La cuestión no es menor. En cualquier Estado constitucional, el principio de cosa juzgada es un pilar de la certeza y seguridad jurídica. Las sentencias de la Corte son definitivas y nos dan la certeza que asuntos similares han de resolverse como el precedente resuelto por nuestro tribunal constitucional.
Si una nueva integración decide revisar lo ya decidido, no por razones de control constitucional, sino por discrepar con una interpretación anterior, se abre un precedente riesgoso: el de una justicia que cambia con el viento de las mayorías.
Las Cortes constitucionales pueden replantear sus criterios. Esa capacidad de repensarse es lo que mantiene viva a la Constitución. Lo crucial, sin embargo, es que las nuevas reflexiones tengan en todo momento un fundamento jurídico sólido, no una motivación política. La interpretación judicial evoluciona y en numerosos casos distintas cortes constitucionales, la nuestra incluida, han cambiado criterios que eran abiertamente discriminatorios para enmendar el error de sus antepasados. Sin embargo, en el contexto actual, tras una reforma judicial y una nueva corte electa en su totalidad, esta posibilidad preocupa.

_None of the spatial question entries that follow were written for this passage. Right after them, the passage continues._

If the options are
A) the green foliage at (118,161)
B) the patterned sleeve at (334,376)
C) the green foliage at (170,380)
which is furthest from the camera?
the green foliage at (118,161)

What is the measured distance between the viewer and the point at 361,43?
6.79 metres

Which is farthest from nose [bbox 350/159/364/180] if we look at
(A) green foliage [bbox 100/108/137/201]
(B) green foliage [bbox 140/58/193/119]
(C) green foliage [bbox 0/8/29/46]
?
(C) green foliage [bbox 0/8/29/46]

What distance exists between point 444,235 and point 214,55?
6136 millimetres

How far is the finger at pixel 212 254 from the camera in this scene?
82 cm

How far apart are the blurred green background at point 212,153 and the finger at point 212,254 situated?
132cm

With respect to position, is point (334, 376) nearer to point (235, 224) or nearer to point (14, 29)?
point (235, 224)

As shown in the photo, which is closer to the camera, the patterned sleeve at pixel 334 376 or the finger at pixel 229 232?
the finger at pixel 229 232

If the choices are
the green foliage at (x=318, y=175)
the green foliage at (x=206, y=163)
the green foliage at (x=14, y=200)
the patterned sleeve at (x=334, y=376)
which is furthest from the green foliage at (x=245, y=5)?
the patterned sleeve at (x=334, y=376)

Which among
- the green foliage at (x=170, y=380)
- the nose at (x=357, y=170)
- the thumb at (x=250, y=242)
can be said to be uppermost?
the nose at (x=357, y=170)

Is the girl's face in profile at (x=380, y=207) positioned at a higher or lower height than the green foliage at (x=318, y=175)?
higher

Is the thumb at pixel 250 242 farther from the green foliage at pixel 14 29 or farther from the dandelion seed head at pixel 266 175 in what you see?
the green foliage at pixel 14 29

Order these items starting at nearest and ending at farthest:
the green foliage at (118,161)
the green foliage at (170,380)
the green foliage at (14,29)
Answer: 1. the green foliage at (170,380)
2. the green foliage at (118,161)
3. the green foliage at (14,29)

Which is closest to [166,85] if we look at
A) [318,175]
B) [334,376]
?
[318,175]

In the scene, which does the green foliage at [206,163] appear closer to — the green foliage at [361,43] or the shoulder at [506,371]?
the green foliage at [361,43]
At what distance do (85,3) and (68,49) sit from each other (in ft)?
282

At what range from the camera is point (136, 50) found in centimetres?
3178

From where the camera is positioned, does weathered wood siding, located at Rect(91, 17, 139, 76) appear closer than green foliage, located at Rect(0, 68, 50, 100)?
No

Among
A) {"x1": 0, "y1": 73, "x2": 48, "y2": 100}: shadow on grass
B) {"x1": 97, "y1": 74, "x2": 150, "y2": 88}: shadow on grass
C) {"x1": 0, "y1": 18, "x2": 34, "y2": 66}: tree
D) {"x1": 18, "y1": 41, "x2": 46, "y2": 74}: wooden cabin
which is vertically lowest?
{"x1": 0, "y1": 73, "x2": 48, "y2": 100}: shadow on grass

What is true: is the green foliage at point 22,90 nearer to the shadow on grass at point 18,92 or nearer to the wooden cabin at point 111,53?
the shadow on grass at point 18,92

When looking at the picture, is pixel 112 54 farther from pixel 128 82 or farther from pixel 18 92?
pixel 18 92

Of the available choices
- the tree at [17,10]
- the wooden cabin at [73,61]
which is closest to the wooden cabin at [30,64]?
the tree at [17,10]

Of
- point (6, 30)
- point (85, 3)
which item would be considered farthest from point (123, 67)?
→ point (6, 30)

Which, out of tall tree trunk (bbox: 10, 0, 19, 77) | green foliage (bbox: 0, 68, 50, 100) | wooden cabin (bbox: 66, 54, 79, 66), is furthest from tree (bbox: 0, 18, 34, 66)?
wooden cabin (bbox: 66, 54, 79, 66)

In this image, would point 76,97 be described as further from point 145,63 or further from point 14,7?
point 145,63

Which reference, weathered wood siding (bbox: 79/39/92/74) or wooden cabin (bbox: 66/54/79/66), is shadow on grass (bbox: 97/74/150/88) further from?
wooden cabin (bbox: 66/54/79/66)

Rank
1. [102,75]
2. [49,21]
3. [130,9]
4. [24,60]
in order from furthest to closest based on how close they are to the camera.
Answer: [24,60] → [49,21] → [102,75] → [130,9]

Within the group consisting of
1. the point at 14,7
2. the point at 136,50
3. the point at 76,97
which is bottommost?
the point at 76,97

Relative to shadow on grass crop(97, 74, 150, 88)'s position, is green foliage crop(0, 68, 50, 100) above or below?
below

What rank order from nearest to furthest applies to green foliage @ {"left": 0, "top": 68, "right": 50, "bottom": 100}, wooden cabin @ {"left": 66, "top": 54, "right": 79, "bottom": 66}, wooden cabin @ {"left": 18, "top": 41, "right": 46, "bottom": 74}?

Los riesgos de abrir esa puerta resultan claros. Primero, la inseguridad jurídica: si cada integración revisa lo ya resuelto, las personas dejan de confiar en la estabilidad del derecho. Y segundo, el uso político del precedente: los fallos pueden convertirse en instrumentos de poder, más que en expresiones de deliberación constitucional.
La experiencia de Estados Unidos ilustra el peligro. En 2022, la Suprema Corte estadounidense revirtió su propio precedente histórico sobre el derecho al aborto —Roe vs. Wade— medio siglo después de haberlo establecido. No lo hizo por nuevas pruebas ni por una reforma constitucional, sino por la llegada de una mayoría conservadora. Aquella decisión, en Dobbs v. Jackson Women’s Health Organization, mostró cómo un tribunal puede, bajo la apariencia de reflexión, socavar la confianza en la estabilidad de la interpretación constitucional.

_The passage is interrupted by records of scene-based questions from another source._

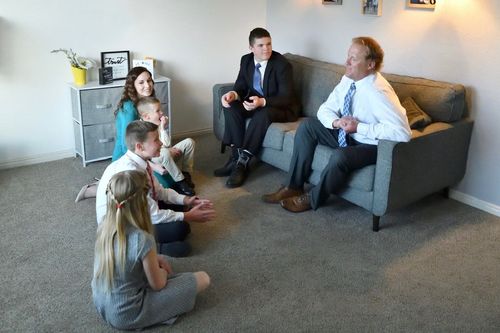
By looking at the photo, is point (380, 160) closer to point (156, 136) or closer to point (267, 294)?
point (267, 294)

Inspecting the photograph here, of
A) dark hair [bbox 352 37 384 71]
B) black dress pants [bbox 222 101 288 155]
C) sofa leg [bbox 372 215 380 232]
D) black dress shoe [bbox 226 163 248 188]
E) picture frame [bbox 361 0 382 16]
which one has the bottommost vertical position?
sofa leg [bbox 372 215 380 232]

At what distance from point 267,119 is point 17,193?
1858 millimetres

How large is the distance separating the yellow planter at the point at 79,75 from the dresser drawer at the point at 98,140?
356mm

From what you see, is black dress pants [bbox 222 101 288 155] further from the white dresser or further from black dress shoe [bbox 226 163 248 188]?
the white dresser

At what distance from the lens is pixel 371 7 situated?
392 cm

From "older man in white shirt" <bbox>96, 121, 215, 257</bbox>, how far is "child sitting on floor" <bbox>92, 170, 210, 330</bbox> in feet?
1.48

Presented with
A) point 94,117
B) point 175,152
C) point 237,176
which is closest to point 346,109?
point 237,176

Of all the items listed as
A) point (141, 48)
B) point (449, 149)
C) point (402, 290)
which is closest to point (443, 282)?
point (402, 290)

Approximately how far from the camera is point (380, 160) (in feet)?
9.76

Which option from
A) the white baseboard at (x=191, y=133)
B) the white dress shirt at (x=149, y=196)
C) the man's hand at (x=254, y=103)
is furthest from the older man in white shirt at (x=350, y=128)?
the white baseboard at (x=191, y=133)

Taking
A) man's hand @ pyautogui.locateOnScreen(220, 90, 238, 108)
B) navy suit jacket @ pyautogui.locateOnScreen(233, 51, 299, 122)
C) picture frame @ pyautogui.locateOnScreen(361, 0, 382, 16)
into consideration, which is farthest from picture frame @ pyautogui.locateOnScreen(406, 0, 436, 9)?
man's hand @ pyautogui.locateOnScreen(220, 90, 238, 108)

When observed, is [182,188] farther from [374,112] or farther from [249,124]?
[374,112]

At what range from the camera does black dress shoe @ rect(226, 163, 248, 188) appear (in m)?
3.71

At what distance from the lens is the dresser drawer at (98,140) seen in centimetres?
391
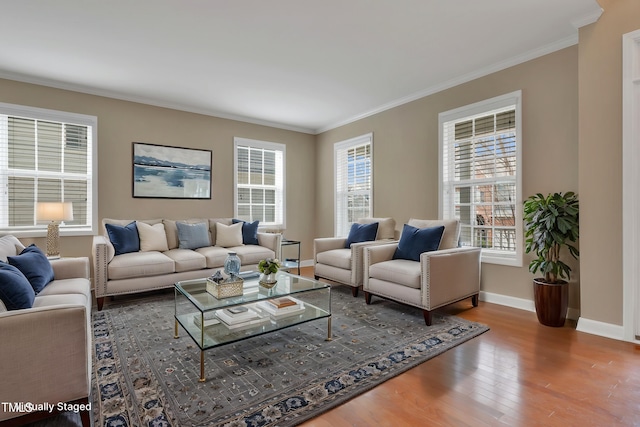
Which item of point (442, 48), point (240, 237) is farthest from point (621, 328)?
point (240, 237)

Una Corte no sólo aplica de manera literal la Constitución: también la interpreta, la actualiza y la hace dialogar con su tiempo. Pero reinterpretar no es reescribir. Si cada nueva integración puede hacerlo a su antojo, el derecho deja de ser un lenguaje común y se convierte en una conversación fragmentada.
Esa es, quizá, la mayor lección que deja este debate: los tribunales pueden transformarse, pero la justicia necesita continuidad. Las Cortes cambian de rostro, pero el país debe tener la certeza que sus interpretaciones se basan en derecho y no dependen del calendario político.